--- begin Extracted text ---

Lauzun was freed in 1681. Later that same year, Saint-Mars was appointed governor of the prison of the Exiles Fort (now Exilles in Italy). He went there, taking Dauger and La Rivière with him. La Rivière's death was reported in January 1687; in May, Saint-Mars and Dauger moved to Sainte-Marguerite, one of the Lérins Islands, half a mile offshore from Cannes. It was during the journey to Sainte-Marguerite that rumours spread that the prisoner was wearing an iron mask. Again, he was placed in a cell with multiple doors.
On 18 September 1698, Saint-Mars took up his new post as governor of the Bastille prison in Paris, bringing Dauger with him. He was placed in a solitary cell in the prefurnished third chamber of the Bertaudière tower. The prison's second-in-command, de Rosarges, was to feed him. Lieutenant du Junca, another officer of the Bastille, noted that the prisoner wore "a mask of black velvet". The masked prisoner died there on 19 November 1703 and was buried the next day under the name of "Marchioly".
In 1711, King Louis' sister-in-law, Elizabeth Charlotte, Princess Palatine, sent a letter to her aunt, Sophia, Electress of Hanover, stating that the prisoner had "two musketeers at his side to kill him if he removed his mask". She described him as very devout, and stated that he was well treated and received everything he desired. However, the prisoner had already been dead for eight years by that point and the Princess had not necessarily seen him for herself; rather, she was quite likely reporting rumours she had heard at court.

--- end Extracted text ---
--- begin Material shown ---

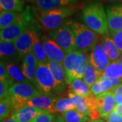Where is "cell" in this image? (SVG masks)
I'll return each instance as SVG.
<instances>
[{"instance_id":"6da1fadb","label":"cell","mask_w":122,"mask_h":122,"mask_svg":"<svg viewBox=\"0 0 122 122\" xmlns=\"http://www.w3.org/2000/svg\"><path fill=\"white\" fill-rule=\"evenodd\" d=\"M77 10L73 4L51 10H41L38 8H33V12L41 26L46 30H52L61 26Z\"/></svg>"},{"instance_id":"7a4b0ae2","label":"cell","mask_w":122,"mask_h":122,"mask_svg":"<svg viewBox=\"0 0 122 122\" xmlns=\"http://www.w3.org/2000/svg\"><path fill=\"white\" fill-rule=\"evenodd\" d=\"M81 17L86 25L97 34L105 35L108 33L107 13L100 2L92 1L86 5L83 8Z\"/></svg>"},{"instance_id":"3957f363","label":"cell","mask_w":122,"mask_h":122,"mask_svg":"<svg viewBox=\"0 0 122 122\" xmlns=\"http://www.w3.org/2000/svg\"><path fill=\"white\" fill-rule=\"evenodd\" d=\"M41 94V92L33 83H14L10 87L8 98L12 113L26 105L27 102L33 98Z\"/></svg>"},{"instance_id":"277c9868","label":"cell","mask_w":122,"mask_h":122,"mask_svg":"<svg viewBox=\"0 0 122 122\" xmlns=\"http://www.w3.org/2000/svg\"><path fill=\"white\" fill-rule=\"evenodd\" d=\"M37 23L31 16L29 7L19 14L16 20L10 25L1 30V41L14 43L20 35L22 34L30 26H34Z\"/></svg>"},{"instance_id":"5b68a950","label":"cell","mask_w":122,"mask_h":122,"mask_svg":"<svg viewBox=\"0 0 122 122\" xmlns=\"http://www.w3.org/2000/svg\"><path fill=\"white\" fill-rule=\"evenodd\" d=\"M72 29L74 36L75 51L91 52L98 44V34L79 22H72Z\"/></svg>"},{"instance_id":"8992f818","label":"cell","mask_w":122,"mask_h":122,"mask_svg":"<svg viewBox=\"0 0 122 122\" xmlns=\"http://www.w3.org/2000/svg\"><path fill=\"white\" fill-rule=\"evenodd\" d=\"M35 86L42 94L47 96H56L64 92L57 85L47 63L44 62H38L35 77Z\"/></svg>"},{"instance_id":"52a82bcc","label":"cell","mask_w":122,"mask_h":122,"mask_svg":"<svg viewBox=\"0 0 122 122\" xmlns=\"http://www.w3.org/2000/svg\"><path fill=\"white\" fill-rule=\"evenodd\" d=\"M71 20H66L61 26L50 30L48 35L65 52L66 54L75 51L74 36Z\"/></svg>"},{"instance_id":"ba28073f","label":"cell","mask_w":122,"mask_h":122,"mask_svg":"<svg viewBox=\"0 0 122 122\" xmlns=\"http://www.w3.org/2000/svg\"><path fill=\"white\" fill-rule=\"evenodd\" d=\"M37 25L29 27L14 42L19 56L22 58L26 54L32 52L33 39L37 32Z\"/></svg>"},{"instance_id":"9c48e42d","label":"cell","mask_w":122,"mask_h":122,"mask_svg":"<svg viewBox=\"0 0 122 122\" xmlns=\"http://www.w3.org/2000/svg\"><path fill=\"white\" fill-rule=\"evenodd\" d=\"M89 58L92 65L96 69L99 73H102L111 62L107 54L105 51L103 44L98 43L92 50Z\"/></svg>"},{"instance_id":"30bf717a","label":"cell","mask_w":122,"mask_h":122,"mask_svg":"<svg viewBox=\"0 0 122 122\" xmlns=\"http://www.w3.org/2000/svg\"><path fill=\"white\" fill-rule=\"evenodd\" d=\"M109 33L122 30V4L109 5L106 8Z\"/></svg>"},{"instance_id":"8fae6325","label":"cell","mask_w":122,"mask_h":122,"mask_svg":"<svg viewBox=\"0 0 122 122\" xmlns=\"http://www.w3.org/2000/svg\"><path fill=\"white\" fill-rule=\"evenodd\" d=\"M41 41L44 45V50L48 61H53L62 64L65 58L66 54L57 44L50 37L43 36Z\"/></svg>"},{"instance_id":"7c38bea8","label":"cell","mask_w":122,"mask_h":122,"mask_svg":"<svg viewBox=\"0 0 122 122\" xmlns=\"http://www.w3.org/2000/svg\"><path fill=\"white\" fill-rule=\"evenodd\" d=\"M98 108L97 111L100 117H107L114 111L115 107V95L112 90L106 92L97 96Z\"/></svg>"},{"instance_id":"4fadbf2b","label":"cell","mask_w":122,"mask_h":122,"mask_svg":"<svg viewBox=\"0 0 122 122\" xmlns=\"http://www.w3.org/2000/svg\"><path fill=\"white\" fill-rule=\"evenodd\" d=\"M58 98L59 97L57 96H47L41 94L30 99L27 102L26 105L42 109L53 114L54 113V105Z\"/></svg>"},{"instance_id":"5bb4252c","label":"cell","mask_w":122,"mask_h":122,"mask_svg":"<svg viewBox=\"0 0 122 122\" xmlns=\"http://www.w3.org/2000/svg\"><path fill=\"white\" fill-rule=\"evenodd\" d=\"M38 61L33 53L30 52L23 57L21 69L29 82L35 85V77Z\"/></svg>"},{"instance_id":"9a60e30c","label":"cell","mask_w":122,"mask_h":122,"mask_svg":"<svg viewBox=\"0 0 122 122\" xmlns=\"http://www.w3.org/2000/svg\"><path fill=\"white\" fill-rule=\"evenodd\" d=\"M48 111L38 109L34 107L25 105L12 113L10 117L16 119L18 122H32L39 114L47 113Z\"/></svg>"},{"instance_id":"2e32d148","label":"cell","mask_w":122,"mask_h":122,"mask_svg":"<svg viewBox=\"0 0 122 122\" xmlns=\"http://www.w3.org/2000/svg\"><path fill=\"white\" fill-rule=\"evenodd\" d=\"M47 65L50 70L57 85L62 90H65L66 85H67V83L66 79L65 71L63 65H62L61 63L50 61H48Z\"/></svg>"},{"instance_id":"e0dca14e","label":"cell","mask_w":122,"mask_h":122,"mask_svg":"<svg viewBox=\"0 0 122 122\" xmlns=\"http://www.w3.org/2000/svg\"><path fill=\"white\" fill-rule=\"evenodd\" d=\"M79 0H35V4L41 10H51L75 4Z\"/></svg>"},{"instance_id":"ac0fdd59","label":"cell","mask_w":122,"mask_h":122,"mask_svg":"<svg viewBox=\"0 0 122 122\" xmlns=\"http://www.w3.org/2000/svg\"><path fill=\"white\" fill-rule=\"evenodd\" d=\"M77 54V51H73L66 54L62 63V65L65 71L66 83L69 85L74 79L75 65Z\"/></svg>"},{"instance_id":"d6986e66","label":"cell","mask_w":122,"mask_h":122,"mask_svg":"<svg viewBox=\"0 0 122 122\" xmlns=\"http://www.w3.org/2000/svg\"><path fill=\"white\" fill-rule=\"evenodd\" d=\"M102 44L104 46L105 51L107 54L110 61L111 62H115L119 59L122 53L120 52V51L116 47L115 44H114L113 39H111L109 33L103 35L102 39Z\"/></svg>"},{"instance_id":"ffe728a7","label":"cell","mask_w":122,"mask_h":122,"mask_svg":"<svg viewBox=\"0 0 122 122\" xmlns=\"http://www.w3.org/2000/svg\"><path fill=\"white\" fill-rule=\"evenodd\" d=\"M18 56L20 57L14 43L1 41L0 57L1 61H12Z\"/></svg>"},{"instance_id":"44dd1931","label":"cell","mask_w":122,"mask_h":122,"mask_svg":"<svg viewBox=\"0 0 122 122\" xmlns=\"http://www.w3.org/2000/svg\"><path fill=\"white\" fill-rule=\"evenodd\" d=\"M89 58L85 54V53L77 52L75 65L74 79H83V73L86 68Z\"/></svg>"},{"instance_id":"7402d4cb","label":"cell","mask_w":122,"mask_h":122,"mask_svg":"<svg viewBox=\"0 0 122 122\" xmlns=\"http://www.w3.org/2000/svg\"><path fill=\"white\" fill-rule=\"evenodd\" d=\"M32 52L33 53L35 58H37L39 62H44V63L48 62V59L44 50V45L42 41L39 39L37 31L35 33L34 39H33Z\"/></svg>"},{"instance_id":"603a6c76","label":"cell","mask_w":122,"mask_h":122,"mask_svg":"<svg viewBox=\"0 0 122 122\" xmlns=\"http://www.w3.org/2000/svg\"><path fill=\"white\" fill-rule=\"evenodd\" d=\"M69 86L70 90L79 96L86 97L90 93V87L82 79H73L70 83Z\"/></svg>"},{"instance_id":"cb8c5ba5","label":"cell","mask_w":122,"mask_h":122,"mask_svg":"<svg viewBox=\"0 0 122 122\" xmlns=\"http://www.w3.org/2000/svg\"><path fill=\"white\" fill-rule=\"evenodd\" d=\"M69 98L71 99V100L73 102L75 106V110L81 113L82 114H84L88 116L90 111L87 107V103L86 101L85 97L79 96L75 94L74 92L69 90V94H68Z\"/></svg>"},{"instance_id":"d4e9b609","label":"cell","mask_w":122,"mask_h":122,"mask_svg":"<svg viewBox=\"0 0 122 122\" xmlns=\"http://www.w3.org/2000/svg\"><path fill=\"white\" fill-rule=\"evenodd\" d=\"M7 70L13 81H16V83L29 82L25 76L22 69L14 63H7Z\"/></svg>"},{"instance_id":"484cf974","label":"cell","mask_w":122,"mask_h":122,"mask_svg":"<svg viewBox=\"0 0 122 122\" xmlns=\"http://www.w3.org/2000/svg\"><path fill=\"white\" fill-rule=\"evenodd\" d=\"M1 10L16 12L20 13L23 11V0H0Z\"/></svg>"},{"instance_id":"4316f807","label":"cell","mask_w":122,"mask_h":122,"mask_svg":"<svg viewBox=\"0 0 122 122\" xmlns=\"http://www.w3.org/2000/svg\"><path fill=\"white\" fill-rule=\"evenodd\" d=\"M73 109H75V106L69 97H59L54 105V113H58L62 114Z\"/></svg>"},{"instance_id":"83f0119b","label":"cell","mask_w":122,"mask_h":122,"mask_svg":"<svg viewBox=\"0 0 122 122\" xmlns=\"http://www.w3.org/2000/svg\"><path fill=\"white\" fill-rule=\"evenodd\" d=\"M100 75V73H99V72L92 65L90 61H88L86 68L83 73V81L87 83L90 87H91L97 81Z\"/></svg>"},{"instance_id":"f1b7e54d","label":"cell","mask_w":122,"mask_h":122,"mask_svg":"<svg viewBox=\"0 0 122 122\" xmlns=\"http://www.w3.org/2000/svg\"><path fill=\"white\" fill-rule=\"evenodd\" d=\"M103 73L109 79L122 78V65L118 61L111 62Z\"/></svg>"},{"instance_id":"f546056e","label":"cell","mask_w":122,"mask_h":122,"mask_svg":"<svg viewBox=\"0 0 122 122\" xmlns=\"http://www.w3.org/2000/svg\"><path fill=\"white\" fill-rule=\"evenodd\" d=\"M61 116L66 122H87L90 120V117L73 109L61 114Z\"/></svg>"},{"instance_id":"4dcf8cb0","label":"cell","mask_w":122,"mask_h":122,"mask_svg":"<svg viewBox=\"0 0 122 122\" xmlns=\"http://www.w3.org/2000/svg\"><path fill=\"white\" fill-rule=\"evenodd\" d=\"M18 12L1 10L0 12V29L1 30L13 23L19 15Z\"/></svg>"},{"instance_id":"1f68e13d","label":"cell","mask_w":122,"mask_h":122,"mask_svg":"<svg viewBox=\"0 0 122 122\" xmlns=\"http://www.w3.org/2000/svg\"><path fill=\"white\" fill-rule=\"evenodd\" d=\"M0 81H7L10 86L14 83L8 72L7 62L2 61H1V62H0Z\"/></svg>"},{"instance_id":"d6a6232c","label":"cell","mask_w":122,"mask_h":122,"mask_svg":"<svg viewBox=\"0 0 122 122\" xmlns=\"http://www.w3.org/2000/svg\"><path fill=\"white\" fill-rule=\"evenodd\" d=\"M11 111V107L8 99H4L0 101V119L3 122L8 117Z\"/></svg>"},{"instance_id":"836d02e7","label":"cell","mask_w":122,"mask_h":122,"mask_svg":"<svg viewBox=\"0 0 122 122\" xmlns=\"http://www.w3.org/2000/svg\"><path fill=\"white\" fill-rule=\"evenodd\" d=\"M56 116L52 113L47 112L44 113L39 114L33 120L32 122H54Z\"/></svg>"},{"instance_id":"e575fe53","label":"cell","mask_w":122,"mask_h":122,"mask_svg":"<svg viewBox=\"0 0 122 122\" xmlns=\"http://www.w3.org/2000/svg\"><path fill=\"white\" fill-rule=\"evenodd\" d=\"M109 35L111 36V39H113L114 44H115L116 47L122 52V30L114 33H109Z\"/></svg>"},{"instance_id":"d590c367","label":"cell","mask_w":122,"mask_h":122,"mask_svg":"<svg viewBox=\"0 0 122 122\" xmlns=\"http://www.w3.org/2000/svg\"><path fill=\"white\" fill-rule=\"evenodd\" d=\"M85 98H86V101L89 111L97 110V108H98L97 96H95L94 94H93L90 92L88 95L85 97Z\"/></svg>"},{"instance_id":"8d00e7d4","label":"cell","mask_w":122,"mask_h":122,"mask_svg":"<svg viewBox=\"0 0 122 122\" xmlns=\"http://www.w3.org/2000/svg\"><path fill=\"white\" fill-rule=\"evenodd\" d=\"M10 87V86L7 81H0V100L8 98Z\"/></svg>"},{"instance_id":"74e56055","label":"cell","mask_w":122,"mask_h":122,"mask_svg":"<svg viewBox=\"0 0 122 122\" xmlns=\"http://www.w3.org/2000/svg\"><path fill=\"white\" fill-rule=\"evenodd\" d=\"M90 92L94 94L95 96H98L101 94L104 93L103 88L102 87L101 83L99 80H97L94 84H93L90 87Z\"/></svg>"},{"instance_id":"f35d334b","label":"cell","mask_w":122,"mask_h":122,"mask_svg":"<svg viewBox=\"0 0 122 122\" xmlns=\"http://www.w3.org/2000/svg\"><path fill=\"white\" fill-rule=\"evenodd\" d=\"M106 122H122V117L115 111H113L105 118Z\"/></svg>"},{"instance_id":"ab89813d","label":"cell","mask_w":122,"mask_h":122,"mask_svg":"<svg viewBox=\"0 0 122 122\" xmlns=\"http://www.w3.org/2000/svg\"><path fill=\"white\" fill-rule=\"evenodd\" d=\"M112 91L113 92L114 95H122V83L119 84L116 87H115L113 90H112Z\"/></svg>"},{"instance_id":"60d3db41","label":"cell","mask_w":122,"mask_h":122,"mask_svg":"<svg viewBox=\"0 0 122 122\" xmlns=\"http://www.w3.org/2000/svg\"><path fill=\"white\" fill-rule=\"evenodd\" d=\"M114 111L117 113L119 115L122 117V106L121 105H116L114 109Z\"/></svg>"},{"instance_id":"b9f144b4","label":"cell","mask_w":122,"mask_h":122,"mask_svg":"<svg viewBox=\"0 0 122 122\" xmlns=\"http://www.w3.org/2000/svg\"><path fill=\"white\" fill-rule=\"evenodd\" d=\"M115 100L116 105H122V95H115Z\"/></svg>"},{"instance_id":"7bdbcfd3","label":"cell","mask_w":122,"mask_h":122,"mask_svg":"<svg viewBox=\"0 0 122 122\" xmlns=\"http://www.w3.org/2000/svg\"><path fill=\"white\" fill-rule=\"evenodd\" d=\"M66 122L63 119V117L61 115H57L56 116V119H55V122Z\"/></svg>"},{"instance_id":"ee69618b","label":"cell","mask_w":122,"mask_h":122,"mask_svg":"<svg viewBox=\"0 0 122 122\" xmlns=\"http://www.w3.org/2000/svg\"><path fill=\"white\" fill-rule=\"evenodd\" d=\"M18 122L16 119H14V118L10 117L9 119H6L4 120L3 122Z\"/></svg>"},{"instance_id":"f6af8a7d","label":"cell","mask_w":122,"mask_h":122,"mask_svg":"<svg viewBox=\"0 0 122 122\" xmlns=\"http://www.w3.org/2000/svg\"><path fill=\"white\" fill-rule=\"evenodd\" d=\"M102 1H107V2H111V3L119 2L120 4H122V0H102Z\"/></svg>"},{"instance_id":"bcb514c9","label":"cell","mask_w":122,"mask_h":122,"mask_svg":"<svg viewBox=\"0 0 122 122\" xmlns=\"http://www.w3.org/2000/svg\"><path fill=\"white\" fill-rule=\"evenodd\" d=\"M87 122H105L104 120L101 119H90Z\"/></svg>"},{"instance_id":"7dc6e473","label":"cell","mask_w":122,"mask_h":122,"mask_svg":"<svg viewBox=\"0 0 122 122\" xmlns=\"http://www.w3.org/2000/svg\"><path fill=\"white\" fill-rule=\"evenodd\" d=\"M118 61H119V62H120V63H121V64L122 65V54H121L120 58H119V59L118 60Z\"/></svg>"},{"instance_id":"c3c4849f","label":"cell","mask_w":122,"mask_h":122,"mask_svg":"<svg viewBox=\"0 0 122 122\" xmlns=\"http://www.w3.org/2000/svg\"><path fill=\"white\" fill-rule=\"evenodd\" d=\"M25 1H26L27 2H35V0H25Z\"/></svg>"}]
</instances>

--- end Material shown ---

Task goal -> Retype the passage on the masked prisoner word for word, from "In 1711, King" up to and including "heard at court.". The data has no connection to the text about the masked prisoner.

The response ->
In 1711, King Louis' sister-in-law, Elizabeth Charlotte, Princess Palatine, sent a letter to her aunt, Sophia, Electress of Hanover, stating that the prisoner had "two musketeers at his side to kill him if he removed his mask". She described him as very devout, and stated that he was well treated and received everything he desired. However, the prisoner had already been dead for eight years by that point and the Princess had not necessarily seen him for herself; rather, she was quite likely reporting rumours she had heard at court.